Aspirin and Coronary Artery Surgery: Always Question

Article

Most patients with coronary artery disease receive aspirin for primary or secondary prevention of myocardial infarction, stroke, and death.

Most patients with coronary artery disease receive aspirin for primary or secondary prevention of myocardial infarction, stroke, and death.

Aspirin can elevate bleeding risk in patients undergoing surgery, but it may also have beneficial effects.
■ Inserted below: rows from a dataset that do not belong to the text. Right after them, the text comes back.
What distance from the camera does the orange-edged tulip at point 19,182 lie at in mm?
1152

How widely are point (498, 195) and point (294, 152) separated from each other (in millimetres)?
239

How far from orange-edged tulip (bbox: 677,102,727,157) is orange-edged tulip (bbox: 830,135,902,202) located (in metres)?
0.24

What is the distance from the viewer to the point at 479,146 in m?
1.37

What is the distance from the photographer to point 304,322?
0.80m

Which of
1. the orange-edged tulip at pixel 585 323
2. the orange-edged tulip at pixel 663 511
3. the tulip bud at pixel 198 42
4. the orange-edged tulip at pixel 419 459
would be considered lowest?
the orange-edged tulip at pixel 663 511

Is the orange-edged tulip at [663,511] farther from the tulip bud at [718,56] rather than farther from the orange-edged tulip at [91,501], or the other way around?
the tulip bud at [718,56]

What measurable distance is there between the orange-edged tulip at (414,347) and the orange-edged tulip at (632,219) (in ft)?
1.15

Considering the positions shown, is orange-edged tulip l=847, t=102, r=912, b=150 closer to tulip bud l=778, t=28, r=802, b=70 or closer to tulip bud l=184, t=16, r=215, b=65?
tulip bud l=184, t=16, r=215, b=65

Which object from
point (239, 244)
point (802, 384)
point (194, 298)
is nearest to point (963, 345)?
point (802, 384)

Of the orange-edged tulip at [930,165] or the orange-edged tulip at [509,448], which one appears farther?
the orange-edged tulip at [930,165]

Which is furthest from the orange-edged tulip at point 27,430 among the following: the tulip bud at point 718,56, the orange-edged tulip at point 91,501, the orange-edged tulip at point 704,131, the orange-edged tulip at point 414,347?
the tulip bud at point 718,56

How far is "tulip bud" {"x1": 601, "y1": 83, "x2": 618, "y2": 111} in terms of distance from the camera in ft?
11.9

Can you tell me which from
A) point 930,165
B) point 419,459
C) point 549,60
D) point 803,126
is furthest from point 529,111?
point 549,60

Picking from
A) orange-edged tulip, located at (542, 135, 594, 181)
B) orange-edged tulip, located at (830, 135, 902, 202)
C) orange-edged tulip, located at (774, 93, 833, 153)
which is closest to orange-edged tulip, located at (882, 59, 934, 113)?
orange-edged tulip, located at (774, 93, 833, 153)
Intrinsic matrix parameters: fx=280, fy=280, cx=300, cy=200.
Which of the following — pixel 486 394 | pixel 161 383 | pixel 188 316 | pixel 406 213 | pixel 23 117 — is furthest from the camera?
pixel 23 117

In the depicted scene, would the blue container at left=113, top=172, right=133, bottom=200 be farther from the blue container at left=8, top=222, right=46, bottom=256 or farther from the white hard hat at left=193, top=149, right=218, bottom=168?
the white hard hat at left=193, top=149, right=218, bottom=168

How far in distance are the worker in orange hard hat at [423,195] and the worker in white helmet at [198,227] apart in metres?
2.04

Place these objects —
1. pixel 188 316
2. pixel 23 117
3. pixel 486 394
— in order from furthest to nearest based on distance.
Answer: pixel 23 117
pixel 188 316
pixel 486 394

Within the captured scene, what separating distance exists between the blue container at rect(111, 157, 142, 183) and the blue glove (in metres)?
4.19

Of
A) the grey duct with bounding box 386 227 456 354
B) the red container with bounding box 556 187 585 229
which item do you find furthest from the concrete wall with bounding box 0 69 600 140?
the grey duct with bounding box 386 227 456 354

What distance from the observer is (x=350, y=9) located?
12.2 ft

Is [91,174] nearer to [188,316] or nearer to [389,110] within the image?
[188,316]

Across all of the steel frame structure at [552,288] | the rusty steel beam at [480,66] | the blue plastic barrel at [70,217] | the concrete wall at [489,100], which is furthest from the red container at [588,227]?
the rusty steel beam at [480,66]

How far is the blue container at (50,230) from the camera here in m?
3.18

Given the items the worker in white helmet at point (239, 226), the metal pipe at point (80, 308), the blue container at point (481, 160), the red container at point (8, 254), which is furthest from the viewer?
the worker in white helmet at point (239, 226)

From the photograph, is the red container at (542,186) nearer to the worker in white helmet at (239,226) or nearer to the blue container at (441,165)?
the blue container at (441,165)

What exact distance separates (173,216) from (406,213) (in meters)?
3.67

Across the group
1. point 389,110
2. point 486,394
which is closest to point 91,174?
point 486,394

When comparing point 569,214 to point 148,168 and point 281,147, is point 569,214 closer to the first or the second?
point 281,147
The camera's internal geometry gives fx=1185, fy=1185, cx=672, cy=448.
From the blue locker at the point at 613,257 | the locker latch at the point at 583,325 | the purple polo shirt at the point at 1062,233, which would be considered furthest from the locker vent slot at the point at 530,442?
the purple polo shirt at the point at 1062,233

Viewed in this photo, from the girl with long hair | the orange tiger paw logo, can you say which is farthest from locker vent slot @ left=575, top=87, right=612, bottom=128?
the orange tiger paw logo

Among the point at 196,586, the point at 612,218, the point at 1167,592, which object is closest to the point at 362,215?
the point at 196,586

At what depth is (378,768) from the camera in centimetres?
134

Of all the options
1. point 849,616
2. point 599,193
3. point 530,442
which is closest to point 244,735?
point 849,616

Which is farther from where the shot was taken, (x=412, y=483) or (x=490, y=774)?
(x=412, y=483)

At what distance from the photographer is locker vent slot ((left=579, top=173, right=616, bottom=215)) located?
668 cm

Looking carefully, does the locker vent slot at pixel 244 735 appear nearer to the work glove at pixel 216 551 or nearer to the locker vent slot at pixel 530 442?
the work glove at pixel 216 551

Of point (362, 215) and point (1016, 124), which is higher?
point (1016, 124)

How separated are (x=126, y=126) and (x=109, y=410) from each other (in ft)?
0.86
It may improve coronary-graft flow and reduce risk of graft thrombosis, myocardial infarction, and stroke.

Aspirin is routinely restarted within a day after CABG surgery, but it can also help prevent thrombosis, reduce mortality and reduce complications in the early postoperative phase. Professional organizations indicate that there’s little data from large clinical trials indicting whether aspirin should be stopped before coronary artery surgery, and guidelines are conflicting.

The February 2016 issue of the New England Journal of Medicine included a multicenter, double-blind, randomized study, which examined the use of aspirin and its relationship to death and thrombotic complications in at-risk patients undergoing coronary artery surgery.

The researchers randomly assigned 2100 patients to either receive 100 mg of aspirin or matched placebo.

Researchers found that patients in both the aspirin and the placebo arms had similar outcomes. Preoperative aspirin before coronary artery surgery neither lowered the risk of death or thrombotic complications, nor increased risk of surgical bleeding, transfusion, or reoperation.

This study documented an incidence of postoperative myocardial infarction of 14.8%, which was higher than what was usually seen in observational studies of CABG surgery. The researchers were able to detect small myocardial infarctions, because the study included troponin surveillance and stringent reviews of patients.

Among patients undergoing coronary artery surgery, the administration of preoperative aspirin resulted in neither a lower risk of death or thrombotic complications nor a higher risk of bleeding than experienced with placebo.

The researchers reported they were determining whether it was best to stop or continue aspirin in patients undergoing coronary artery surgery.

Their findings indicated that stopping or continuing aspirin appeared to make no difference.